In 1893 its original name was restored and started being called "Infantry Regiment 'Sicily' No. 7" (Regimiento de Infantería "Sicilia" n.º 7). In 1922, the regiment participated in the Rif War capturing Tazarut and Harcha. In May 1931, a month after the proclamation of the Second Spanish Republic, the regiment was converted to a mountain battalion and was sent to Pamplona. Just before the Spanish Civil War, it was renamed multiple times before becoming the Mountain Battalion Sicily No. 8 (Batallón de Montaña Sicilia n.º 8) in 1936.

After the war and several more restructures and name changes, in 1966 it was named "Mountain Infantry Regiment Sicily No 67" (Regimiento de Infantería de Montaña Sicilia n.º 67 with battalions in San Sebastián and Irún.
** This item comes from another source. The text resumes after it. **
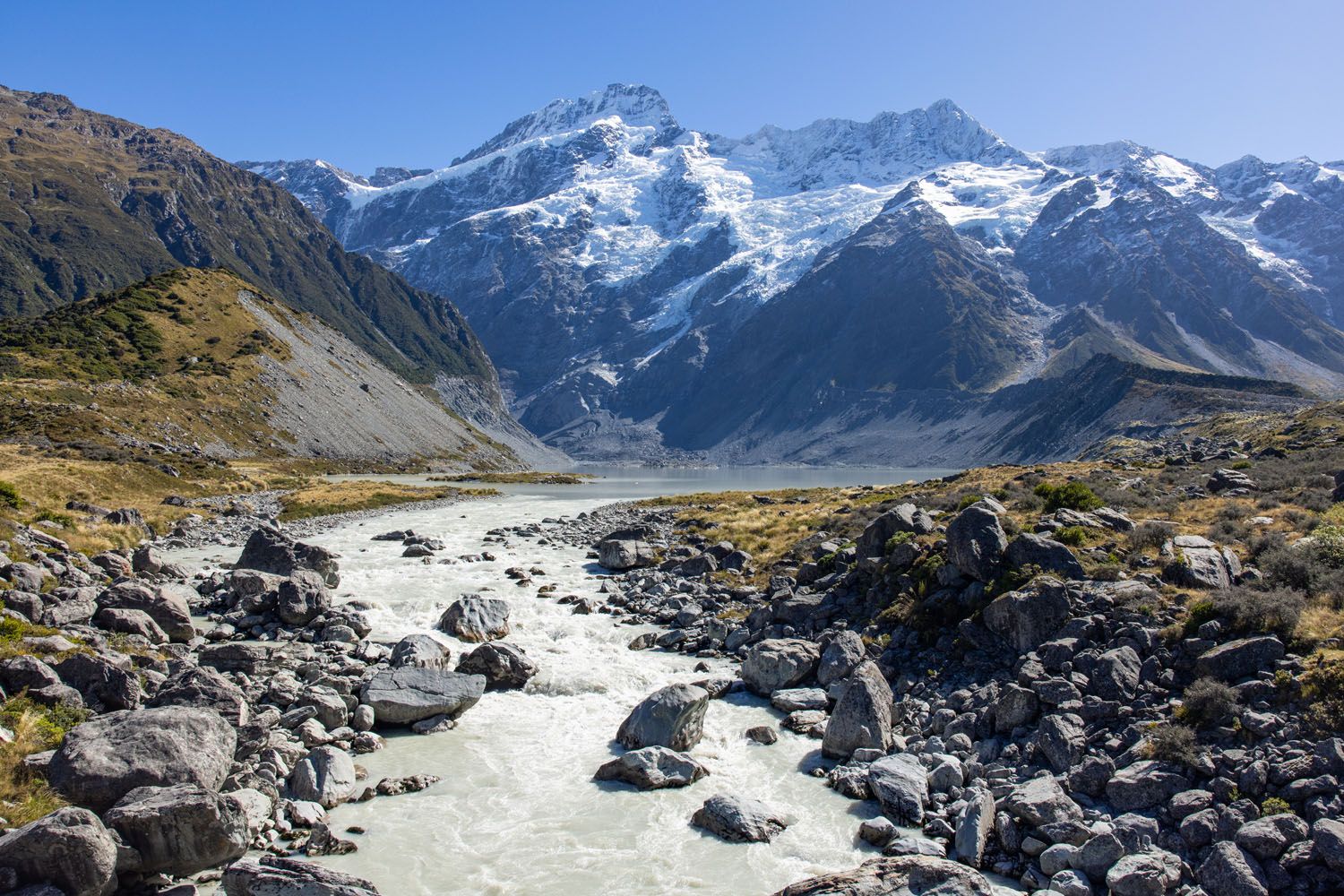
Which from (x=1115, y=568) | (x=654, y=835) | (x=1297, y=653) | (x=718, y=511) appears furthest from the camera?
(x=718, y=511)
It was later renamed to Regimiento de Cazadores de Montaña Tercio Viejo de Sicilia, remaining part of the 5th Mountain Division, and in 1994 with the celebration of its 450th anniversary, it had its original name restored to Regimiento de Infantería Ligera "Tercio Viejo Sicilia" n.º 67. Its units participated in international missions in Bosnia Herzegovina, Lebanon, Kosovo, Iraq, and Afghanistan. Since 2016, its name has been Regimiento de Infantería "Tercio Viejo Sicilia" n.º 67.